## Requirement
From the fragrance review, extract the passage starting with "On the contrary" and going on through "for quite awhile.", copying it word for word.

## Document section

Wednesday, May 30, 2012

Rochas Madame Rochas: fragrance review

"Give him Madame Rochas. A few drops at a time."
 ~New Yorker magazine vintage ad 27 November 1965

Madame Rochas was the signature scent of my grandmother in her mature years and lovingly picked by my own mother as well, when my grandmother passed away. They were unconsciously true to the wise words of a vintage ad: "Rule: Your perfume should change as often as your mood. Exception: Madame Rochas." It does make for a glorious signature fragrance...I well remember smelling the perfume on both women as a little girl, thinking it smelled simply wonderful. And it still does, transporting me to an elegant vision of old money class, beautiful restraint, no vulgar displays of anything, be it flesh or wealth. But that's not to say she's not sexy or femme either. Another vintage ad puts it well: "In France romance is a national passion. So is Madame Rochas". And it is indeed very much a "perfume in the French style".
Like classical art, this Guy Robert scented creation always felt like it was simply striking the right proportions.

Character & Attitude: A Grande Dame
To describe Madame Rochas feels a bit like ornamenting that which needs no ornament. Much like my maternal grandmother, she is a Grande Dame, never an ingenue, girl-next-door, damsel in distress or soubrette. This might be the reason this 1960 creation fell somewhat out of favor commercially in the last 15-20 years when perfumery reached its apogee of fragrance creation ideals focused on naive youthfulness, immediate accessibility or plain out weirdness for the sensationalist/witty effect. Much like on cannot imagine the generation of CK One approaching their elders' vanities with anything but a dismissed "pffft", one cannot envision Madame Rochas on anyone under 30. Unless of course we're talking a perfumista who dabbles in decades past.

On the contrary Madame Rochas is in a way Lanvin's Arpège revisited for the 1960s and the new jet set emerging, a sort of Parisian Mod, Jackie Kennedy shops French designers before becoming First Lady. Madame Rochas is also interesting as a milestone in perfumer's Guy Robert opus in that it set the stage for his Hermes Calèche to follow the following year, Madame Rochas' drier twin sister; the latter would would influence the market for quite awhile.

## Stored items
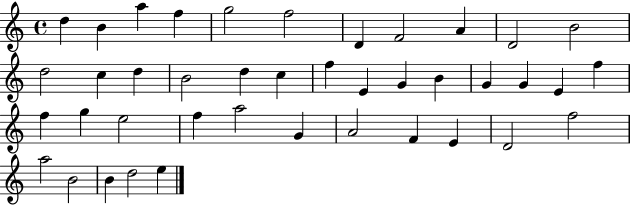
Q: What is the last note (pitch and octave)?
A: E5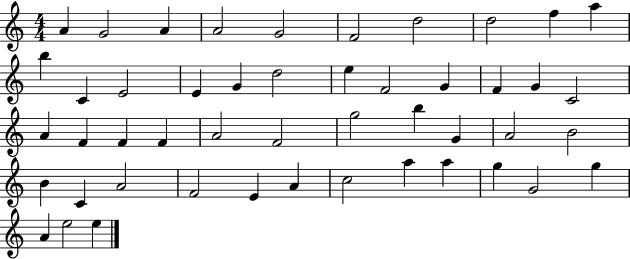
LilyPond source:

{
  \clef treble
  \numericTimeSignature
  \time 4/4
  \key c \major
  a'4 g'2 a'4 | a'2 g'2 | f'2 d''2 | d''2 f''4 a''4 | \break b''4 c'4 e'2 | e'4 g'4 d''2 | e''4 f'2 g'4 | f'4 g'4 c'2 | \break a'4 f'4 f'4 f'4 | a'2 f'2 | g''2 b''4 g'4 | a'2 b'2 | \break b'4 c'4 a'2 | f'2 e'4 a'4 | c''2 a''4 a''4 | g''4 g'2 g''4 | \break a'4 e''2 e''4 | \bar "|."
}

## Exercise result
On the contrary Madame Rochas is in a way Lanvin's Arpège revisited for the 1960s and the new jet set emerging, a sort of Parisian Mod, Jackie Kennedy shops French designers before becoming First Lady. Madame Rochas is also interesting as a milestone in perfumer's Guy Robert opus in that it set the stage for his Hermes Calèche to follow the following year, Madame Rochas' drier twin sister; the latter would would influence the market for quite awhile.